How Do B+ Tree Indexes Reduce Query Cost?
The Problem Indexes Solve
Without an index, finding a single row in 1 million rows requires a full table scan. At 100 rows/page and 0.1ms per disk read, that is 10,000 page reads taking 1 second. With a B+ tree index: 3-4 page reads taking 0.4ms. That is 2500x faster.
B+ Tree Structure
The tree has two node types. Internal nodes contain only keys and pointers to children. They act as routing guides. Leaf nodes contain the actual data (or pointers to rows) and are linked together in a doubly-linked list. This linking is crucial: once you find the starting point for a range query like WHERE id BETWEEN 60 AND 90, you simply follow the links without climbing back up the tree.
How Lookup Works
To find key 75: start at root, compare 50 < 75 < 100, follow middle pointer.
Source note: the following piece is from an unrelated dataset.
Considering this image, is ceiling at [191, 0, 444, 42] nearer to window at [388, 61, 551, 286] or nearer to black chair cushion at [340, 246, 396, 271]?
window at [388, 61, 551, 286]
At internal node [60|75|90], find exact match, follow pointer to leaf containing that row. Total: 3 page reads regardless of table size. Each level multiplies capacity: with 500 keys per node, a 3-level tree indexes 125 million rows (500³).
The Cost of Indexes
Indexes are not free. Every insert, update, or delete must also update all indexes on that table. 5 indexes means 6 writes per row change. Indexes also consume storage, typically 10-30% of table size per index. Rule of thumb: index columns in WHERE, JOIN, and ORDER BY clauses that filter large tables. Skip indexes on small tables or rarely-queried columns.